The Cultural Modernity of H. I. E. Dhlomo. (This essay now is a monograph called THE CULTURAL MODERNITY OF H. I. E. DHLOMO, published
by Africa World Press, 2005
).

(This monograph of all H. I. E. Dhlomo's cultural, political and intellectual essays written between 1924 and 1954 in largely New African newspapers such as Umteteli wa Bantu [The Mouthpiece of the People], The Bantu World [The African World], Inkundla ya Bantu [Bantu Forum] and Ilanga lase Natal [The Natal Sun], served as a model of how to write a 'Sigeristian' monograph analyzing the work of the most important New African figures such R. V. Selope Thema, S. E. K. Mqhayi, Solomon T. Plaatje, Jordan Kush Ngubane and others. The Sigeristian principles of monographic form were synthesized with the poetics of essay writing as practized by Octavio Paz. Paz's extraordinary book, The Children of the Mire, which was originally a series of lectures given at Harvard University, made understandable to this author for the first time the structure of European modernity and modernism. This monograph on H. I. E. Dhlomo is an attempted construction of the nature of the counter-narrative of New African modernity that Dhlomo formulated. Elsewhere it will be necessary to postulate the structure of Dhlomo's New African modernism.)

The Transatlantic Connections of the New African Movement. (This essay now forms part of a book called BLACK MODERNITY: DISCOURSES BETWEEN UNITED STATES AND SOUTH AFRICA, published by Africa World Press, 2005).

(The essay attempts to trace the process(es) and the structure of the political, cultural, intellectual, philosophical, literary and religious connections between African Americans and Africans across the Atlantic from the 1880s [the moment of the Xhosa Cultural Renascence in South African intellectual history] to the 1950s [the moment of the Sophiatown Renaissance in South African intellectual history]. Although it was the missionaries as representatives of European imperialism and colonialism who initiated the process of modernistic awareness among Africans, it was only upon appropriating the historical lessons of African Americans in United States modernity that the Africans in South became historically conscious of their ability to effect the making of South African modernity by articulating and defending their interests. It was in defining themselves as "New Africans" in emulation of the "New Negroes" and in seeking to create a "New African modernity" in parallel with "New Negro modernity" that the Africans transformed their praxis which was so fundamental in the making of modernity in South Africa. What kind of modernity this was to be was at the center of all contestations in South Africa in the twentieth-century!)

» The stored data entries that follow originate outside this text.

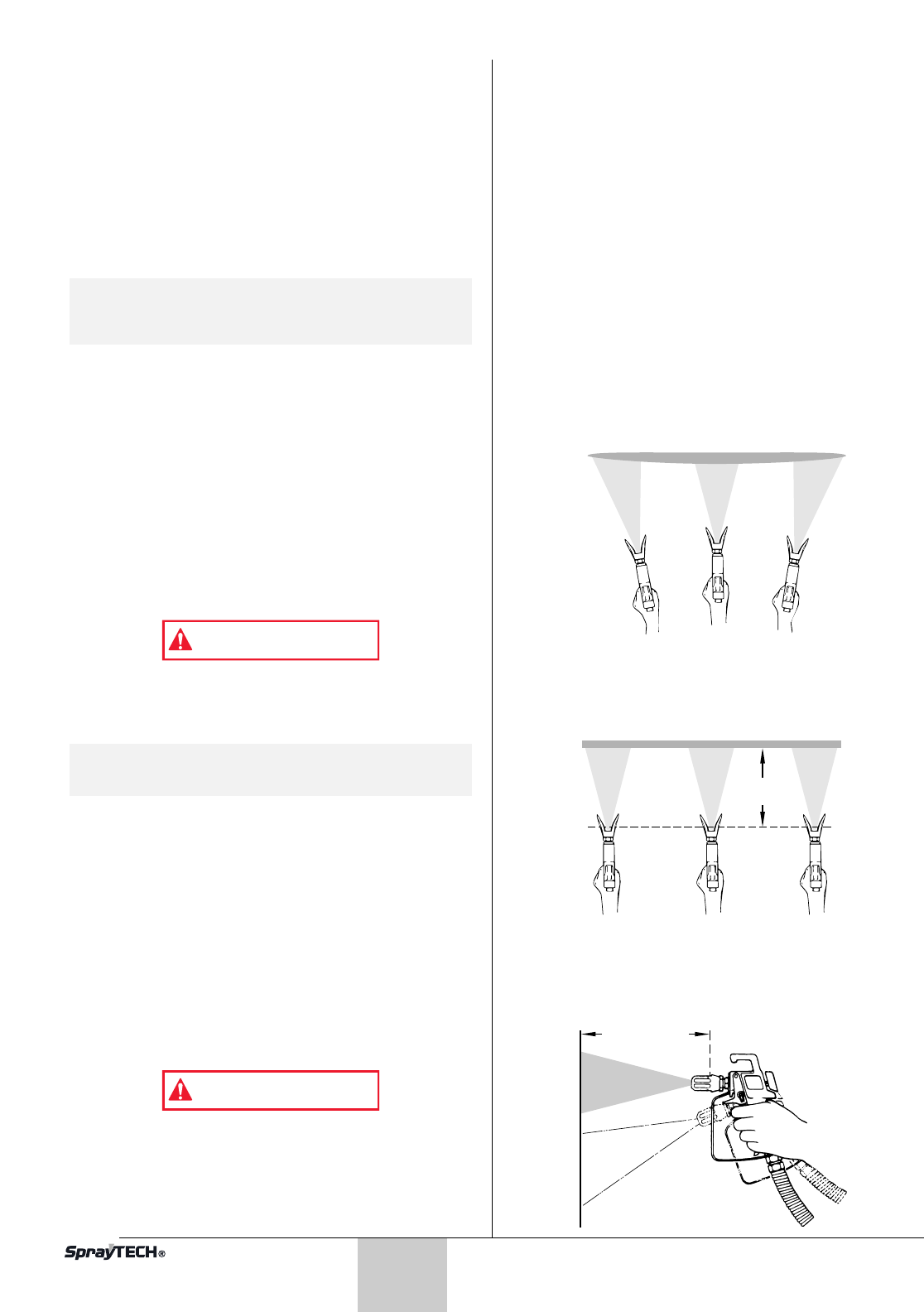 SprayTECH®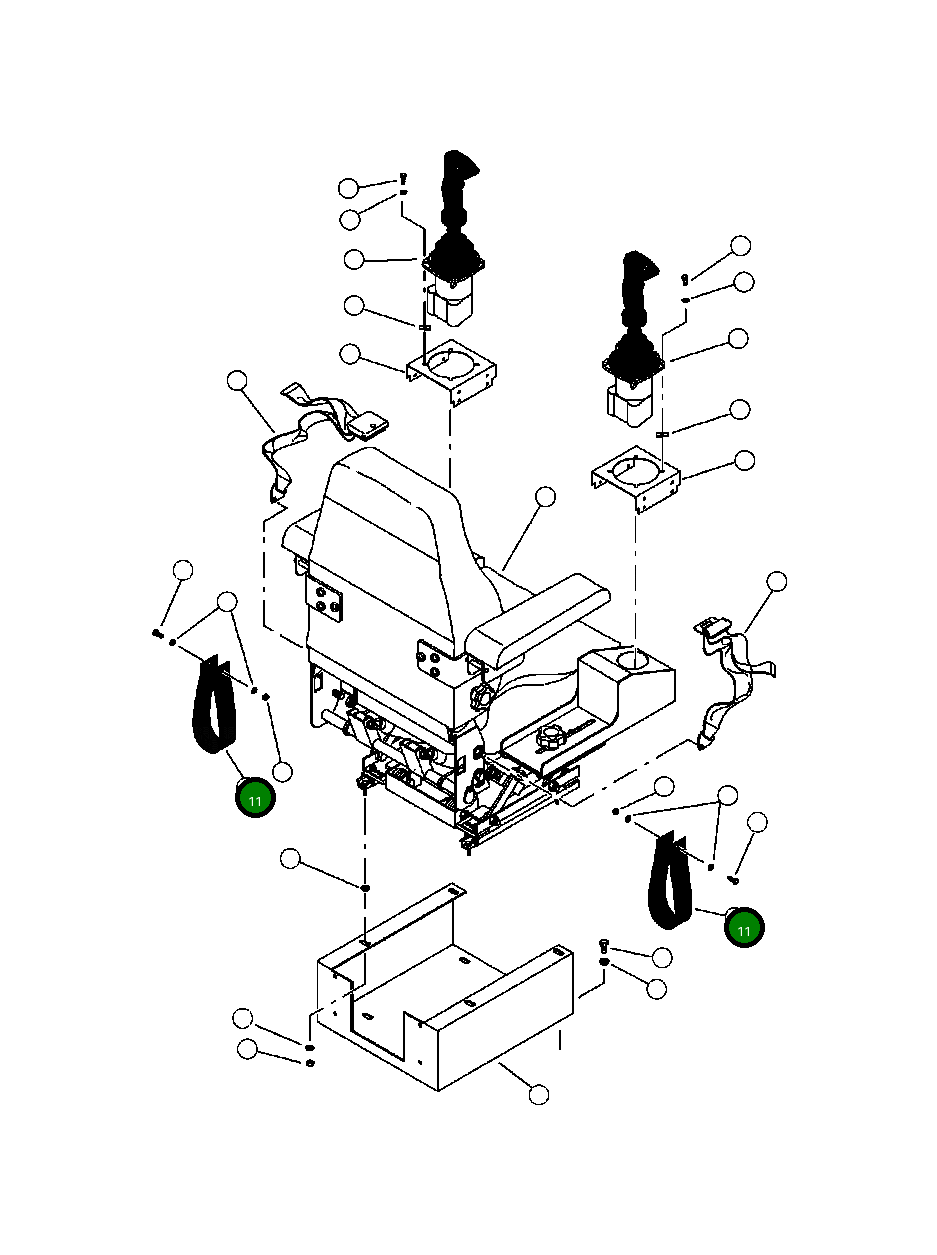 11

11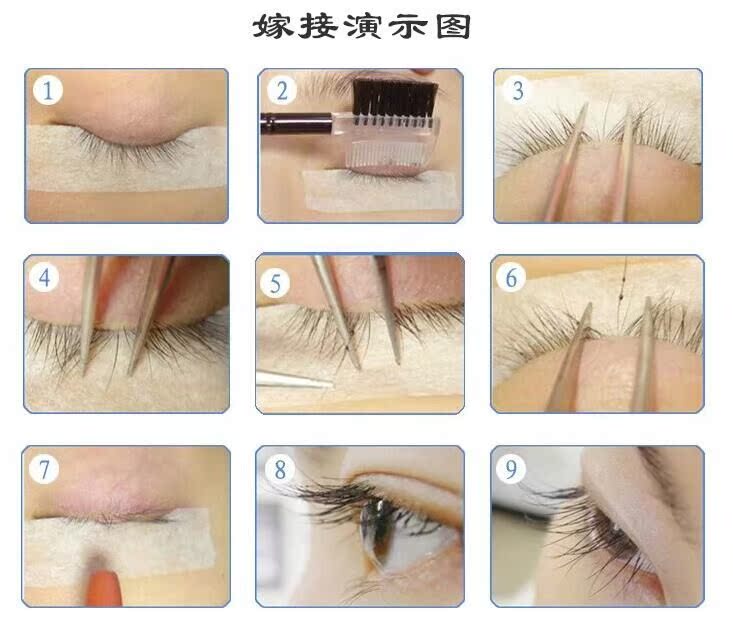 嫁接演示图

1

2

3

4

5

6

7

8

9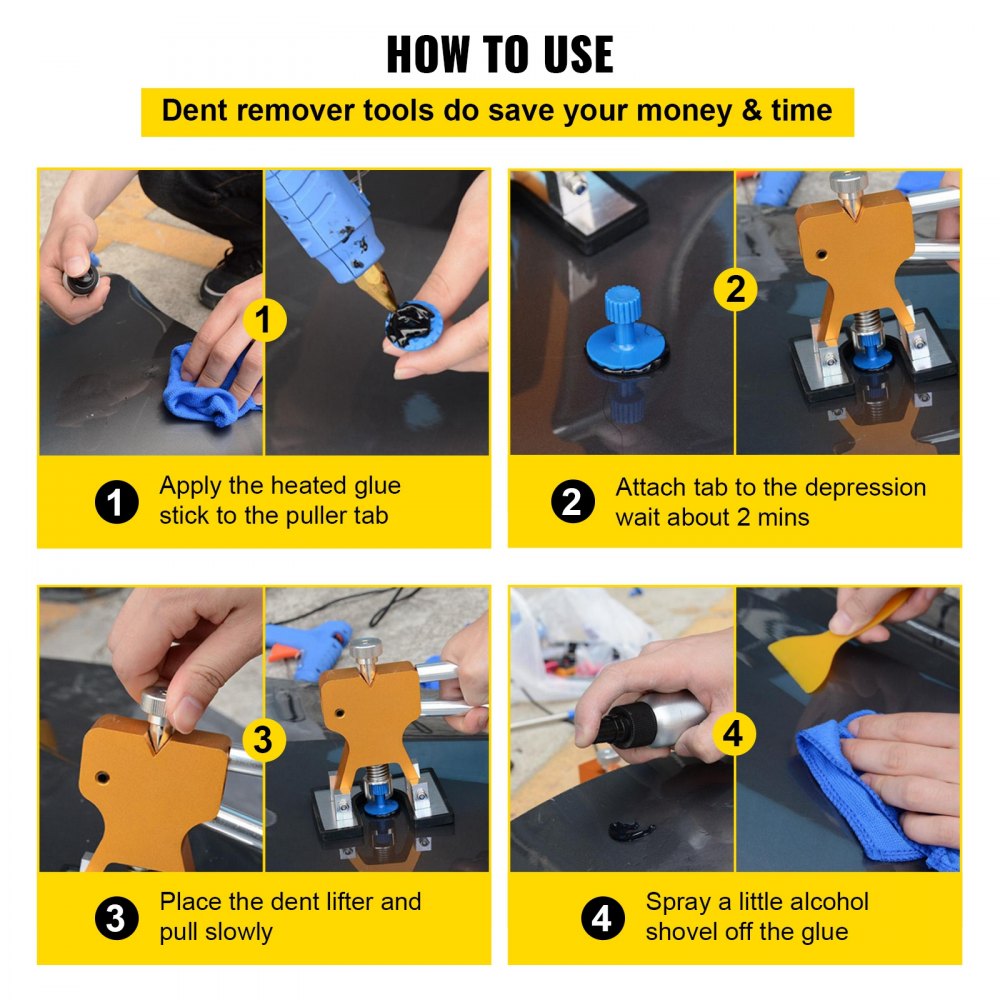 HOW TO USE

Dent remover tools do save your money & time

1

1 Apply the heated glue stick to the puller tab

2

2 Attach tab to the depression wait about 2 mins

3

3 Place the dent lifter and pull slowly

4

4 Spray a little alcohol shovel off the glue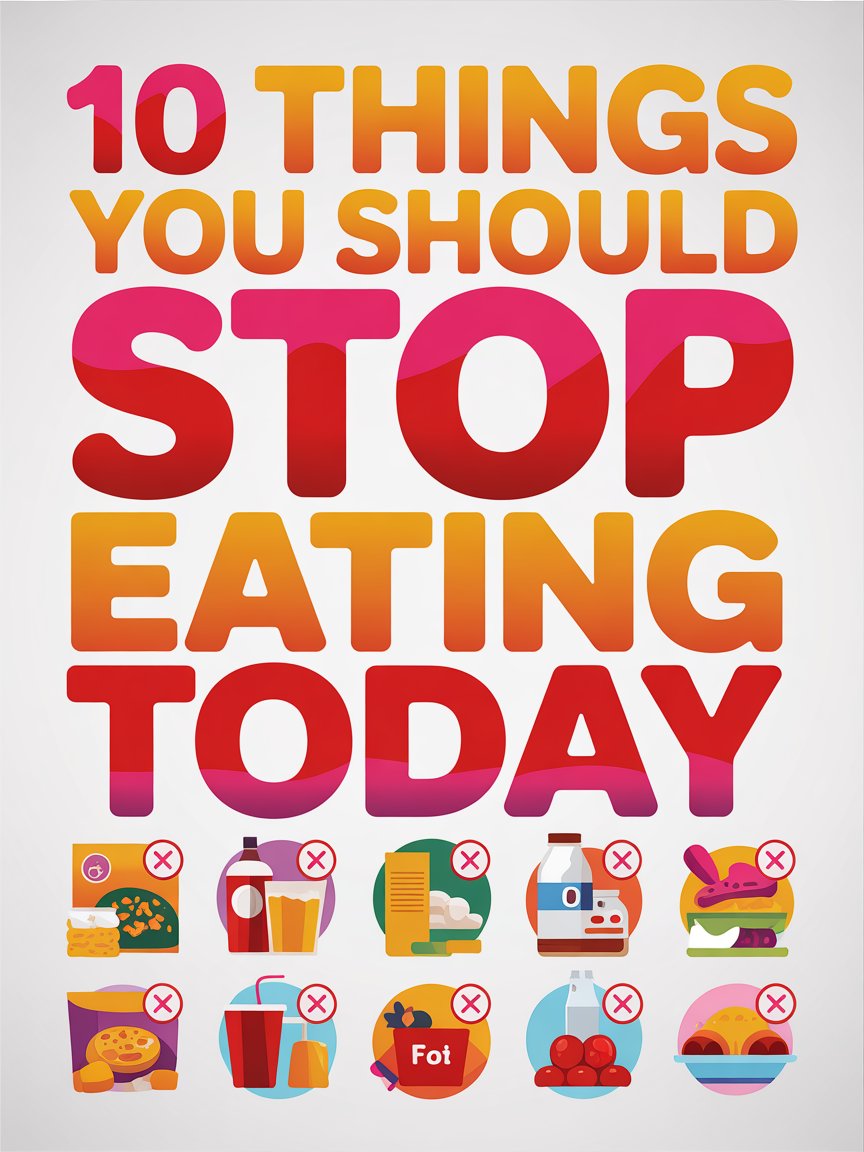 10 THINGS YOU SHOULD STOP EATING TODAY

Fot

The Revolutionary Marxist Vision of C. L. R. James. (This essay now forms part of a collection of essays called EZEKIEL MPHAHLELE: THE LAST INTELECTUAL OF THE NEW AFRICAN MOVEMENT and OTHER ESSAYS, forthcoming from Africa World Press).

(This essay was written in West Berlin in the late 1980s, approximately three years before the death of the great intellectual in 1989. Although I had read many of his writings (Black Jacobins (1938), Beyond a Boundary (1962) and many essays) in the 1970s while a student at the University of California in Los Angeles, it was while reading Modern Politics (consisting of public lectures that James had given at a Public Library in Post-of-Spain, Trinidad in the late 1950s) in the great German city that James awakened in me a historical awareness of the importance of modernity. While this book was surprisingly wholly preoccupied with, in fact a celebration of, European modernity, it had an impact on me totally out of proportion with its importance within the Jamesonian canon. Reading Modern Politics simultaneously with his other book about Africa, Nkrumah and the Ghana Revolution, made me aware that the fundamental problem in Africa was the incompleteness of modernity as a historical experience. This 'breakthrough' shifted my focus from the poetics of Marxism to the philosophy of African intellectual history. It was H. I. E. Dhlomo who pointed the direction.)